In the copy, include no pictures. Reproduce the rest of the entries exactly.
== Segment start ==
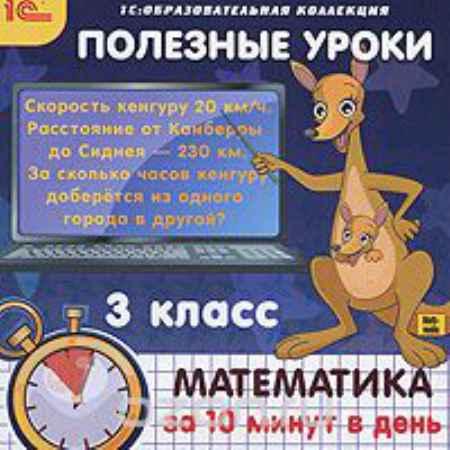 Купить Полезные уроки. Математика за 10 минут в день. 3 класс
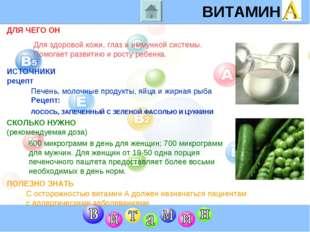 ВИТАМИН A ДЛЯ ЧЕГО ОН ИСТОЧНИКИ рецепт СКОЛЬКО НУЖНО (рекомендуемая доза) ПОЛ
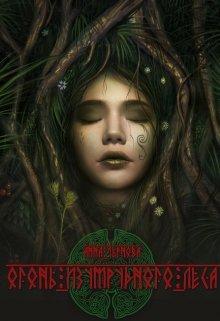 """Книга. """"Огонь изумрудного леса"""" читать онлайн"""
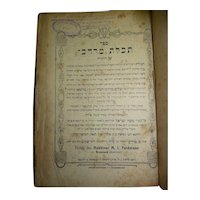 First Edition Sefer Techelet Mordechai Seagate 1913, Dedication by R' Chaim Z. Moshkowitz Dayan of Taki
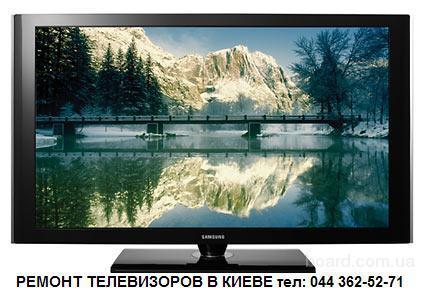 Ремонт телевизоров в Киеве тел 044 362-5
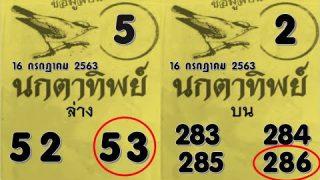 เลขเด็ด หวยซองนกตาทิพย์ 3 ตัวบน 2 ตัวล่าง งวดนี้รวยๆ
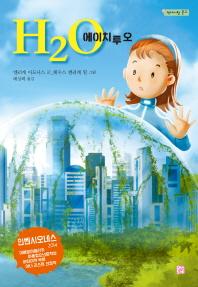H2O(에이치 투 오)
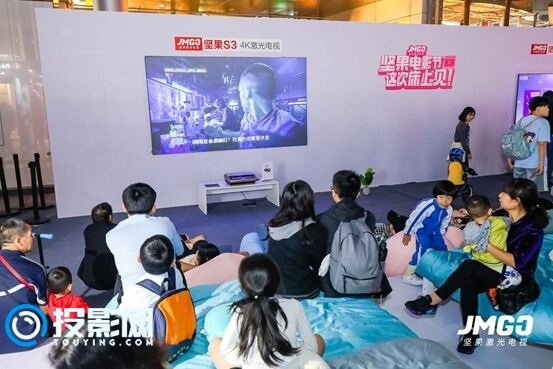 坚果激光电视搞了场电影节 大屏观影方式人气暴涨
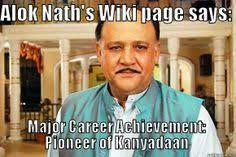 Alok Nath Jokes | Indian Jokes | Pinterest | Jokes, Meme and Html via Relatably.com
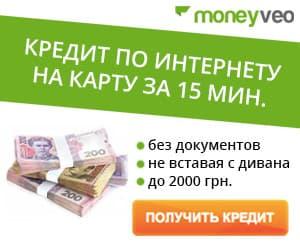 Кредит онлайн на карту MoneyVeo
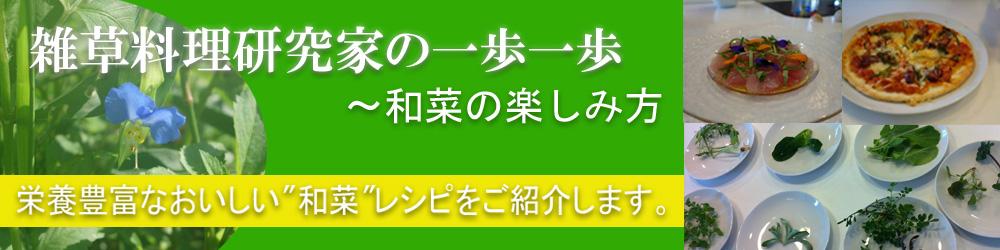 雑草料理研究家の一歩一歩~和菜の楽しみ方~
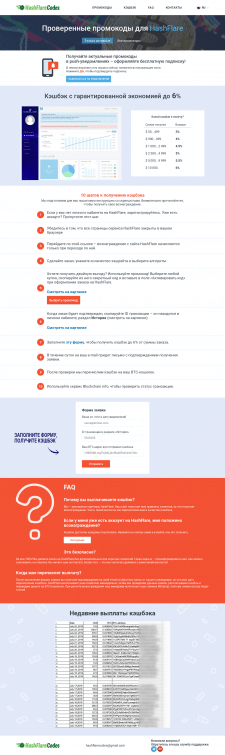Сервис промокодов HashFlare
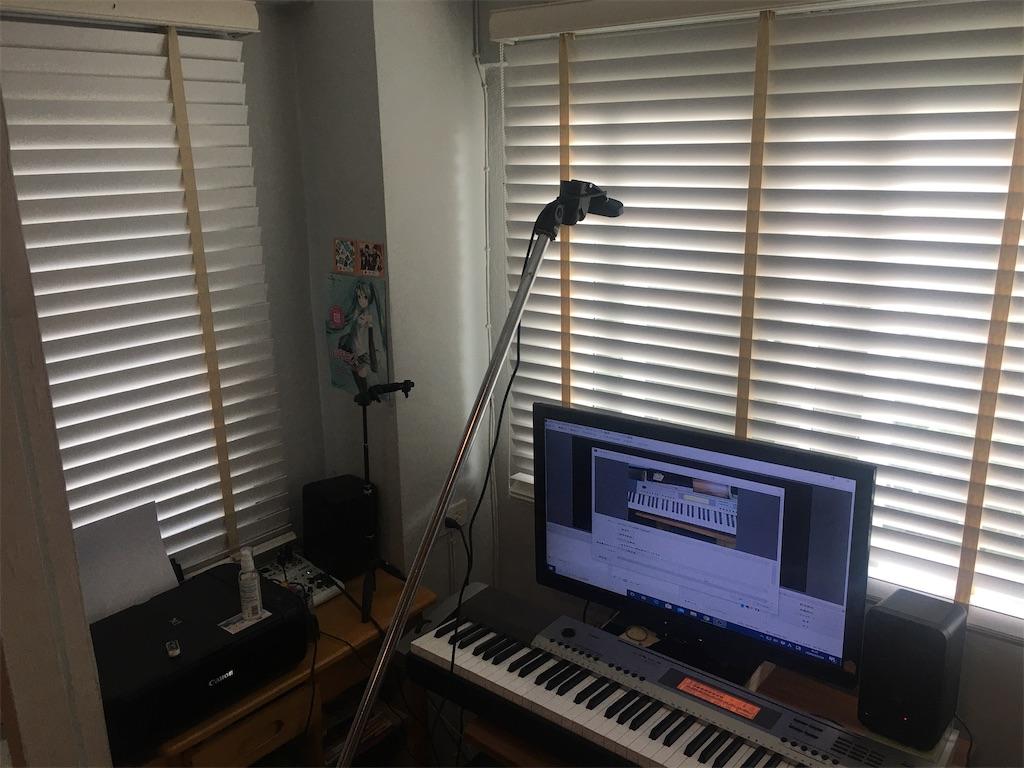 f:id:pianosukisugiru:20200306225733j:image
== Segment end ==
Solution
 Купить Полезные уроки. Математика за 10 минут в день. 3 класс
 ВИТАМИН A ДЛЯ ЧЕГО ОН ИСТОЧНИКИ рецепт СКОЛЬКО НУЖНО (рекомендуемая доза) ПОЛ
 """Книга. """"Огонь изумрудного леса"""" читать онлайн"""
 First Edition Sefer Techelet Mordechai Seagate 1913, Dedication by R' Chaim Z. Moshkowitz Dayan of Taki
 Ремонт телевизоров в Киеве тел 044 362-5
 เลขเด็ด หวยซองนกตาทิพย์ 3 ตัวบน 2 ตัวล่าง งวดนี้รวยๆ
H2O(에이치 투 오)
 坚果激光电视搞了场电影节 大屏观影方式人气暴涨
 Alok Nath Jokes | Indian Jokes | Pinterest | Jokes, Meme and Html via Relatably.com
 Кредит онлайн на карту MoneyVeo
 雑草料理研究家の一歩一歩~和菜の楽しみ方~
Сервис промокодов HashFlare
 f:id:pianosukisugiru:20200306225733j:image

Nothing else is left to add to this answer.